TASK GOAL: In the post about the Aslak chatbot, retype the passage word for word: begin at the words "PS How did it" and stop after "now and then.".
QUOTED PASSAGE below:
Archive for the ‘Chess Bots’ Category

Aslak the Chatbot wants to return to ICC

June 11, 2007

Recently some ICC members asked me about ‘Aslak‘ the chatbot. Alsak was a Java chatbot that used Dr. Richard Wallace’s AIML as a ‘knowledge base’ to chat. AIML is a markup language and allows a chatbot to pattern match and come up with interesting responses. The original chatbot based on this platform was called ALICE. Aslak is based on AIML Program “D” (Java).

The ICC Aslak was very entertaining, telling jokes, giving lectures at intervals, and chatting at random 24×7. Programmers will enjoy its architecture: if it encountered a special phrase such as ‘joke’, it would pass-through to a special routine that fetched jokes from Jokes.com. On non-special phrases, it would invoke its standard ALICE chat engine. In many respects, ALICE resembles the classic psychiatrist chat program ELIZA but many argue that ALICE is more human-like since it can randomize its responses. Here is an academic paper in PDF format describing its survey-giving capabilities.
At any rate, Aslak’s disk failed in 2004 and I saved its base distribution. However, Java has evolved since it crashed and it no longer compiles.

Therefore I need a Java helper to get Aslak back on its feet on ICC so it can chat, tell jokes, and give lectures (yes, entertain!) the way it used to in the time frame 2001-4. Any volunteers out there to revive Aslak?

Send a message to Aries2 on ICC if interested.

PS How did it get its name? This obscure Nordic name was suggested by ICC bon-vivant Quote.

PPS Here is a recent online conversation snippet between two award-winning chat programs, ALICE and Jabberwacky.

A: Do you dream?
J: Yes, I dream.
A: It goes without saying. Do you remember your dreams?
J: I remember them vividly.
A: What do you remember about it?
J: I think I shouldn’t flirt with a robot.

Update August 20, 2009

Aslak is back!    I got a new server with an updated Red Hat Enterprise Linux and got its code to compile.  So there is again on ICC, chatting and joking and giving lectures now and then.
End of QUOTED PASSAGE.
DATASET RECORDS below:
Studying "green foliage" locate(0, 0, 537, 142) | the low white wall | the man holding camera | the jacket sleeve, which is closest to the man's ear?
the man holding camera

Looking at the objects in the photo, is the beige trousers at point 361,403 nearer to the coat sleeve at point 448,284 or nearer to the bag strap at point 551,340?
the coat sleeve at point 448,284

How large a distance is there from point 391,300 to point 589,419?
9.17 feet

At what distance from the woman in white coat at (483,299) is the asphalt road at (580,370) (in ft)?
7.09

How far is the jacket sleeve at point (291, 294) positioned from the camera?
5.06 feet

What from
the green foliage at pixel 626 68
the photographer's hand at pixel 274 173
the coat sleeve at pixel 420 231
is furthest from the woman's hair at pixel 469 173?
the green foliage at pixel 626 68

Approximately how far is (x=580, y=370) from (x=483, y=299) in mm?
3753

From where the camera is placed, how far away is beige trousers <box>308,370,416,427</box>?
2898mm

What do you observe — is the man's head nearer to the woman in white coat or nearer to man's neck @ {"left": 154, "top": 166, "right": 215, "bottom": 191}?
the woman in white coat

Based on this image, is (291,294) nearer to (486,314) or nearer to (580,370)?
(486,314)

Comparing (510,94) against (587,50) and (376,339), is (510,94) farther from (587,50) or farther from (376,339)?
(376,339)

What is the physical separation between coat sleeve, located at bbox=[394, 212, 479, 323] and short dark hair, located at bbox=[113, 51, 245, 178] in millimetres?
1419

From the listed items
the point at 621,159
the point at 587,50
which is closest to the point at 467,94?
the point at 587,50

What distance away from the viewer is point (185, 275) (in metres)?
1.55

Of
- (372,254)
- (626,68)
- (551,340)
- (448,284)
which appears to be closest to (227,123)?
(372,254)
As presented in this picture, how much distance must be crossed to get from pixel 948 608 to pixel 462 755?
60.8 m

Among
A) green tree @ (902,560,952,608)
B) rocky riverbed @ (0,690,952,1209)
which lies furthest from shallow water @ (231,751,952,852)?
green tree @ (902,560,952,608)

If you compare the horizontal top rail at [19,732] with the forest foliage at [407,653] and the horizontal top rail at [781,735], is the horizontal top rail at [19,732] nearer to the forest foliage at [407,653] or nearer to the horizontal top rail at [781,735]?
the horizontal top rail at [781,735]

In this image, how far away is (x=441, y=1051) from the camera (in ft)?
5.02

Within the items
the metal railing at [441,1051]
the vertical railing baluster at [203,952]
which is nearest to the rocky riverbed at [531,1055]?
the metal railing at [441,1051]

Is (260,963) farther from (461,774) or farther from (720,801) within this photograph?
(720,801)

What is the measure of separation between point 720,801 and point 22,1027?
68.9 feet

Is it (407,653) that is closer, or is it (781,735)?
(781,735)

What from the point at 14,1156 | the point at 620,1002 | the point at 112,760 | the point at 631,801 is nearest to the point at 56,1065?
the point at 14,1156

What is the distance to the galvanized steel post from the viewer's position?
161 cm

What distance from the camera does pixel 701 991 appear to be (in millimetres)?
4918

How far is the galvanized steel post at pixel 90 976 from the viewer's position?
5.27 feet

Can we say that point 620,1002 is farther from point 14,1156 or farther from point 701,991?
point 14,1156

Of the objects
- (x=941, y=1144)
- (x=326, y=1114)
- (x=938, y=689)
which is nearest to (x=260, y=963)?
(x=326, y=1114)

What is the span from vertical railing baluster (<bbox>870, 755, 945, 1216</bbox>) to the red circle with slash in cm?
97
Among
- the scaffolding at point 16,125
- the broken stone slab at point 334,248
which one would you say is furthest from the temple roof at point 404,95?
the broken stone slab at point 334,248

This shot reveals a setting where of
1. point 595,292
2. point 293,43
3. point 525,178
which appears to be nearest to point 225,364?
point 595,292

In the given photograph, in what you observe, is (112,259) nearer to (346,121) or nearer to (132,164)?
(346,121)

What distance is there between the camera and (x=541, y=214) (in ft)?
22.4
End of DATASET RECORDS.
OUTPUT OF THE EXERCISE:
PS How did it get its name? This obscure Nordic name was suggested by ICC bon-vivant Quote.

PPS Here is a recent online conversation snippet between two award-winning chat programs, ALICE and Jabberwacky.

A: Do you dream?
J: Yes, I dream.
A: It goes without saying. Do you remember your dreams?
J: I remember them vividly.
A: What do you remember about it?
J: I think I shouldn’t flirt with a robot.

Update August 20, 2009

Aslak is back!    I got a new server with an updated Red Hat Enterprise Linux and got its code to compile.  So there is again on ICC, chatting and joking and giving lectures now and then.